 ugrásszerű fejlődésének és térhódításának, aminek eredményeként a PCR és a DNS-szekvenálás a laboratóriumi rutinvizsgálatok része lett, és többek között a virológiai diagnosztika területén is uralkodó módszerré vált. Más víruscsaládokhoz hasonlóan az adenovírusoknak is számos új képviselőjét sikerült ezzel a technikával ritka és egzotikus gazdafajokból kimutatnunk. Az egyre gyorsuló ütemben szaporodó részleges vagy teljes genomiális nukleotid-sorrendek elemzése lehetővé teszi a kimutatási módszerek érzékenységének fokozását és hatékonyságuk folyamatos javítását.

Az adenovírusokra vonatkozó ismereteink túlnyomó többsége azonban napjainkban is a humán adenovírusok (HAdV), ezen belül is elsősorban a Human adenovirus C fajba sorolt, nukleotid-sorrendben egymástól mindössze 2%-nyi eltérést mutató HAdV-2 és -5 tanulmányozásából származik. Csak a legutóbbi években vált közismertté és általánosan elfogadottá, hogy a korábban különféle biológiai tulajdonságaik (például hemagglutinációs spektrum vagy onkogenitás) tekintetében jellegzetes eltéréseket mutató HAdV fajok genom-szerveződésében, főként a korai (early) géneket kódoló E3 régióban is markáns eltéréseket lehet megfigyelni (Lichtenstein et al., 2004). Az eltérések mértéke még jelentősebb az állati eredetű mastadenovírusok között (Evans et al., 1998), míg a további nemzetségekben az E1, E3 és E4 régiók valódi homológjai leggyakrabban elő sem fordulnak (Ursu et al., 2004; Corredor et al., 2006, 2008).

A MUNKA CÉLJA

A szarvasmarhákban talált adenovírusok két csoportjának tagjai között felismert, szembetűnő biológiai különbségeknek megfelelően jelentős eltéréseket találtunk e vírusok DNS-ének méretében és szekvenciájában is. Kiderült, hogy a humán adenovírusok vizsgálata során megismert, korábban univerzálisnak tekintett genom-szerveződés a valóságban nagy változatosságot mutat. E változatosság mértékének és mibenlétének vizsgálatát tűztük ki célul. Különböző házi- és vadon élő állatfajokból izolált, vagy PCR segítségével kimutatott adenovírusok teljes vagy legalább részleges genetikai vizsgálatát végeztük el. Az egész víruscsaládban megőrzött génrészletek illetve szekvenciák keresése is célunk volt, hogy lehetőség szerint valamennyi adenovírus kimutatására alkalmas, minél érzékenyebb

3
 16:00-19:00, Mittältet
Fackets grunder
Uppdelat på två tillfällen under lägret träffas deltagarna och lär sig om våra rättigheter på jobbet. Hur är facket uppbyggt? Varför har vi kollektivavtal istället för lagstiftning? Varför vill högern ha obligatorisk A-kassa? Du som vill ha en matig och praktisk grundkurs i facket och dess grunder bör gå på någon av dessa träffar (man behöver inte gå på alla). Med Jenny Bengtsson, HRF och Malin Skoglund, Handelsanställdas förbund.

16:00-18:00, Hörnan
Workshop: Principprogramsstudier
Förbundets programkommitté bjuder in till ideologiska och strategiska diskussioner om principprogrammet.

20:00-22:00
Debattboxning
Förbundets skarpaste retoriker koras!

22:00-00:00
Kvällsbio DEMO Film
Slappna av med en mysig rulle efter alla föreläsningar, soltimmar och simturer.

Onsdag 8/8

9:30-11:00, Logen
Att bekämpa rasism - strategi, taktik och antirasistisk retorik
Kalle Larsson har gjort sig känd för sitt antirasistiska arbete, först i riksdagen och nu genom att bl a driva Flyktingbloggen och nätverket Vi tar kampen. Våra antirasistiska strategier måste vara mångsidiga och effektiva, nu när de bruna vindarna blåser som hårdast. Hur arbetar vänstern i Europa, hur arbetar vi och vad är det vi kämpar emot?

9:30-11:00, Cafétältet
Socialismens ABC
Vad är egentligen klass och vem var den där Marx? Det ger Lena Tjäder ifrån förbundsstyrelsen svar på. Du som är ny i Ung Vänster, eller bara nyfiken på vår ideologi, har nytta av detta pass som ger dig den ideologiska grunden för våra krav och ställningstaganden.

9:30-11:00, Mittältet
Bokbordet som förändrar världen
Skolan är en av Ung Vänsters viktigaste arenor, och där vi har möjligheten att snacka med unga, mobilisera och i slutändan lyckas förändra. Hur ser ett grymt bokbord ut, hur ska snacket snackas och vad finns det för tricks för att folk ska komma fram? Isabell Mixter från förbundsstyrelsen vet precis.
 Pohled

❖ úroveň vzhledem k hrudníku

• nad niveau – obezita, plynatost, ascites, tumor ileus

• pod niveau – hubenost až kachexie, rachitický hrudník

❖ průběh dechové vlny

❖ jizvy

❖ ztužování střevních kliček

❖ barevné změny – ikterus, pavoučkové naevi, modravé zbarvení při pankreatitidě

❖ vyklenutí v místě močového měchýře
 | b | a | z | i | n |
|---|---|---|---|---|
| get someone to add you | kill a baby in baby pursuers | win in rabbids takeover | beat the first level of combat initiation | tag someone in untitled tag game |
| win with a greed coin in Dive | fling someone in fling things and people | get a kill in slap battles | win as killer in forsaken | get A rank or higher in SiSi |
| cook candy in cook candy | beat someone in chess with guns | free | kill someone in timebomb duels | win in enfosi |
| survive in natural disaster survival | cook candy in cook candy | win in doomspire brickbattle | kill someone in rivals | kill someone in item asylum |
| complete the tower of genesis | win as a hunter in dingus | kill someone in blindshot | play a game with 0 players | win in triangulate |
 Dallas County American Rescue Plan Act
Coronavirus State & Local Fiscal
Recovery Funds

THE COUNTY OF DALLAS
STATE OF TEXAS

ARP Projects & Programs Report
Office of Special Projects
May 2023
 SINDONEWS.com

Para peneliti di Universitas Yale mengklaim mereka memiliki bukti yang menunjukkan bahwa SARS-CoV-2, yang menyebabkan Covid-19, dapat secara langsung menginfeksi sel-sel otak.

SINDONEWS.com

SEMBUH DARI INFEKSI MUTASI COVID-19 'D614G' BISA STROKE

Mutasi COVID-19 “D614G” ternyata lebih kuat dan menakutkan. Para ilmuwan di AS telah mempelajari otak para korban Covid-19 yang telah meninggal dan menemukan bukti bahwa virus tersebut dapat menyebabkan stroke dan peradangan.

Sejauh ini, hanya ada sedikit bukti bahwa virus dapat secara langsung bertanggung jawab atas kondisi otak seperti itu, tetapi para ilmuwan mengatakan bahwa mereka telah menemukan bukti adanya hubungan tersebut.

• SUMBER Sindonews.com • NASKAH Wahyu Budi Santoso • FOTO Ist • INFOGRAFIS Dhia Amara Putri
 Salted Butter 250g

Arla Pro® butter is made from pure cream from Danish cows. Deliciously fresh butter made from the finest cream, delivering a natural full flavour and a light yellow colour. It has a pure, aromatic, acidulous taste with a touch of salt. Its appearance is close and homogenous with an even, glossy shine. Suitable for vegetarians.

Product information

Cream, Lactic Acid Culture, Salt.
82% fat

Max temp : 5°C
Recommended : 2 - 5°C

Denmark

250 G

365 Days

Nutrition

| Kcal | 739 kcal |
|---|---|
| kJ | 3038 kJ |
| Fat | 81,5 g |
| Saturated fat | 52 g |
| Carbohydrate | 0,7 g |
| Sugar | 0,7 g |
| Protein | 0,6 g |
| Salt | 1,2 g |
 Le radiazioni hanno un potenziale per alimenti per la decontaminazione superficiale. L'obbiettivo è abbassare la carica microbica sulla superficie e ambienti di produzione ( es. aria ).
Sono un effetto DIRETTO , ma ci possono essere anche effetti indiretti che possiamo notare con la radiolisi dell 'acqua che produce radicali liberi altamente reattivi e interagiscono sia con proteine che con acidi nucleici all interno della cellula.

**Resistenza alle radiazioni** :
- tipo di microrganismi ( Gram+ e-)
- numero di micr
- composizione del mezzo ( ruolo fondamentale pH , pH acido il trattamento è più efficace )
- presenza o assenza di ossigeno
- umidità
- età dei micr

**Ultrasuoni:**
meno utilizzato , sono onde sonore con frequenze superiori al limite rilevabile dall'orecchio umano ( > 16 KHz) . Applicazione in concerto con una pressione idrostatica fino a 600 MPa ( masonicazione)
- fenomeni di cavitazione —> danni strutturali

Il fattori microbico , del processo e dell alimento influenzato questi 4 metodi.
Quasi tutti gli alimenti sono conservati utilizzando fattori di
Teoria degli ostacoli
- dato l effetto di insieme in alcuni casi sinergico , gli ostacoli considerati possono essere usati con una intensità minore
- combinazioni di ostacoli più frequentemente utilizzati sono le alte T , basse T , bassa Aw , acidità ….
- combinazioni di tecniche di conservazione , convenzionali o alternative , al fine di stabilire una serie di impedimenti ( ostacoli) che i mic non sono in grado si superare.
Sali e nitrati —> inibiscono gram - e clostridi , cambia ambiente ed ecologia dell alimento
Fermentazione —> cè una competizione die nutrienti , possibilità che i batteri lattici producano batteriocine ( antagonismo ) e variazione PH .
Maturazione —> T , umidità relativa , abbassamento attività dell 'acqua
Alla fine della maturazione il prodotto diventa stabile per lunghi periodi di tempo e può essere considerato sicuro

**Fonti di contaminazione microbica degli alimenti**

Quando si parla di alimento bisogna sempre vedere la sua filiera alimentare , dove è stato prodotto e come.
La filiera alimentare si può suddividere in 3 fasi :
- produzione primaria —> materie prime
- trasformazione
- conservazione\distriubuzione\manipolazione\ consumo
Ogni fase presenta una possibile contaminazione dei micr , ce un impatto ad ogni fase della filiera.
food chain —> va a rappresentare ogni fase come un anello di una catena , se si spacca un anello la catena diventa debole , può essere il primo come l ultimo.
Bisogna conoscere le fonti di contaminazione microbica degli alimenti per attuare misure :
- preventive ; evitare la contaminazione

-----

TASK DIRECTIONS:
Each line above from the one with "THE COUNTY OF DALLAS" up to and including the one with "SEMBUH DARI INFEKSI" must be set down exactly, and no line outside that span may appear.

TASK OUTPUT:
THE COUNTY OF DALLAS
STATE OF TEXAS

ARP Projects & Programs Report
Office of Special Projects
May 2023
 SINDONEWS.com

Para peneliti di Universitas Yale mengklaim mereka memiliki bukti yang menunjukkan bahwa SARS-CoV-2, yang menyebabkan Covid-19, dapat secara langsung menginfeksi sel-sel otak.

SINDONEWS.com

SEMBUH DARI INFEKSI MUTASI COVID-19 'D614G' BISA STROKE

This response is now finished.